We've talked about so called "pocket listings" and the reasons this happens. But this is the first time I've witnessed one occurring first-hand, and I'm a bit confused.

There's a home in the neighborhood, near enough that I see it every day. It is clearly for sale. The owners cleared out, had it entirely repainted, staged, and it now sits in pristine showing order. No for sale sign. No MLS entry. No key box. Not a peep. Yet people are being shown the place by obvious realtors, sometimes many per day.

Seems to me there is too much activity to be just a "sister or brother" realtor trying to sell it before listing it. And unless there are multiple agencies colluding in the pocket-listing-racket, there is too much activity for this to just be within a single agency; even a large one. This house is getting more traffic than two others in better condition which actually have signs and key boxes.

And aren't pocket listings technically against the CAR's so called "code of ethics"?

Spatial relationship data
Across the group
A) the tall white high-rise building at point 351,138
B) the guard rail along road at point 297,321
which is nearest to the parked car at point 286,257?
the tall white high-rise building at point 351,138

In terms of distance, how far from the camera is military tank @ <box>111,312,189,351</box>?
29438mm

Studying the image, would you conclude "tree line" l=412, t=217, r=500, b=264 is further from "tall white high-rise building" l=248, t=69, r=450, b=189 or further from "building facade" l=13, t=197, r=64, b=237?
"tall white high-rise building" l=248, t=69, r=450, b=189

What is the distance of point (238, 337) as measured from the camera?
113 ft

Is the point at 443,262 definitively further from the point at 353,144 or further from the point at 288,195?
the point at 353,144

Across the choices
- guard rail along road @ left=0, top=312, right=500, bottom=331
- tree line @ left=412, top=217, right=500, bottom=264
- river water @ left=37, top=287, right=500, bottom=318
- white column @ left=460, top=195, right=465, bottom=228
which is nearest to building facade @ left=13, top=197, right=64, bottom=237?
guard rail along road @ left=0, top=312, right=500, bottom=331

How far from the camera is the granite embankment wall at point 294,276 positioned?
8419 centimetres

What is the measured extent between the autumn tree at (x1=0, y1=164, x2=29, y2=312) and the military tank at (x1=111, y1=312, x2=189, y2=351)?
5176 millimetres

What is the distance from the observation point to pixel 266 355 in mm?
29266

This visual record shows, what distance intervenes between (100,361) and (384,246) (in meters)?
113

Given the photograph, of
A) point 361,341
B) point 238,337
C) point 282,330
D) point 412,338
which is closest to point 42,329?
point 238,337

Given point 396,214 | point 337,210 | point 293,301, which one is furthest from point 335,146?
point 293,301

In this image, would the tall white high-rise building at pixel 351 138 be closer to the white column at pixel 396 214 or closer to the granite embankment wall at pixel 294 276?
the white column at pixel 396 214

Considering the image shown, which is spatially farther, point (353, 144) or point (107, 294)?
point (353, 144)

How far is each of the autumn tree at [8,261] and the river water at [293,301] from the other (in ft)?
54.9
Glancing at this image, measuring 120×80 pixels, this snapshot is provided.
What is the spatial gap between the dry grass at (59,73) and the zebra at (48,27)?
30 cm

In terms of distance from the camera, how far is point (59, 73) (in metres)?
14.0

TASK PROMPT -
Please decide whether each statement agrees with the post about pocket listings. Answer yes or no for each, and quote the words from the post that settle it.
1. The home for sale has no MLS entry.
2. The house draws less traffic than two others that have signs and key boxes.
3. The writer has seen pocket listings happen first-hand before.
The data above stand apart from the text.

EXERCISE OUTPUT -
1. Yes: "No MLS entry."
2. No: "This house is getting more traffic than two others in better condition which actually have signs and key boxes."
3. No: "this is the first time I've witnessed one occurring first-hand"